Les couleurs éclatent, les décors se brisent, le sang se mêle aux éclats. Demon Slayer garde ainsi intacte sa singularité : transformer la violence en danse, le combat en spectacle. Peu d’anime tutoient une telle ampleur – sinon Jujutsu Kaisen ou One Punch Man à leur sommet. À cette virtuosité visuelle s’ajoute une bande originale contrastée, entre orchestrations classiques et riffs de guitare électrique.
Cassures de rythme
Si l’animation tutoie l’excellence, le scénario est prisonnier de ses réflexes shōnen : héros séparés, boss à terrasser un par un, protagonistes qui grandissent à chaque affrontement, flashbacks qui rappellent que héros comme antagonistes sont façonnés par la douleur… La mécanique est connue. Rien de neuf, mais l’exécution reste efficace.

Le film, lancé tambour battant, s’autorise dans sa seconde moitié une longue séquence introspective autour d’un des personnages. Belle et émouvante, elle brise toutefois l’élan. Un ralentissement qui divisera : respiration bienvenue pour les uns, longueur pour les autres.

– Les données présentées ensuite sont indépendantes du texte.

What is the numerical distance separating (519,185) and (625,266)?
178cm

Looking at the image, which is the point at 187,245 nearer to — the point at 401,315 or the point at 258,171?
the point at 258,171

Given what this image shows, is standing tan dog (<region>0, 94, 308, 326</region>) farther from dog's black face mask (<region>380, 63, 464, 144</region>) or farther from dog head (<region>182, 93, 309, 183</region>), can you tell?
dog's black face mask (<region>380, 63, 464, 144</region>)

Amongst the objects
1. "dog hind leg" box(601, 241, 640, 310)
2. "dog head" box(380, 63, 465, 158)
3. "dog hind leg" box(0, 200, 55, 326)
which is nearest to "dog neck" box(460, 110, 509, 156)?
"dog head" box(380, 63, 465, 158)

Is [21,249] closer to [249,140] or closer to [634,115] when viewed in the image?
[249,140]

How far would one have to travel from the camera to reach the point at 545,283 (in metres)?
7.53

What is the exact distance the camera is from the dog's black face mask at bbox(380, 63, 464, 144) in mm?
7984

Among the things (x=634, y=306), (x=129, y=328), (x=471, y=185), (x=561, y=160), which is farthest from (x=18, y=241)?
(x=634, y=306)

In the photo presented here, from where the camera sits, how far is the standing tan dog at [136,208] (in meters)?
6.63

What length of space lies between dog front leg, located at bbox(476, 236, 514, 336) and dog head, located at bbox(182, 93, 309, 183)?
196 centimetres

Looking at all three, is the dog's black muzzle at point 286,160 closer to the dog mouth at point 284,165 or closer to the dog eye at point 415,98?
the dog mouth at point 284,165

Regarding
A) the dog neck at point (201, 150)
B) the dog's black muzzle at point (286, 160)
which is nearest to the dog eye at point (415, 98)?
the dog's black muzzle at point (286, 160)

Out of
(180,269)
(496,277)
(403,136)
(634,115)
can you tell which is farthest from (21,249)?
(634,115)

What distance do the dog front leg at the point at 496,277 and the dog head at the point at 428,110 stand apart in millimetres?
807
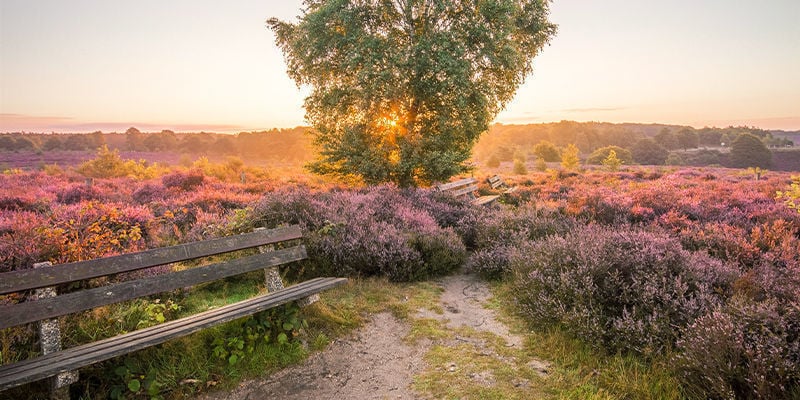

La gravité comme nouvel horizon
Le ton, plus sombre que jamais, réduit l’humour à sa portion congrue. Zen’itsu, naguère clown tragique, adopte désormais la gravité de ses compagnons. Shinobu incarne de son côté une colère glacée, reflet d’années de deuil et de rancune.

Quant à Tanjirō, accompagné d’un Tomioka enfin mis en lumière, il confirme de nouveau sa stature de héros dans le face-à-face ultra-attendu contre Akasa, meurtrier de Kyōjurō Rengoku dans Le train de l’infini. La détermination est à son comble, la vengeance se fait moteur de la lutte, et chaque affrontement porte la certitude qu’il n’y aura pas de retour en arrière. L’anime a franchi un seuil : il n’est plus temps de s’égarer dans la légèreté.
La Forteresse infinie brille ainsi comme un paradoxe : une œuvre esthétiquement sublime, mais prisonnière d’un canevas narratif convenu. Spectaculaire, parfois étouffant, fidèle, mais prévisible, ce premier volet installe un climat d’attente fiévreuse pour la suite.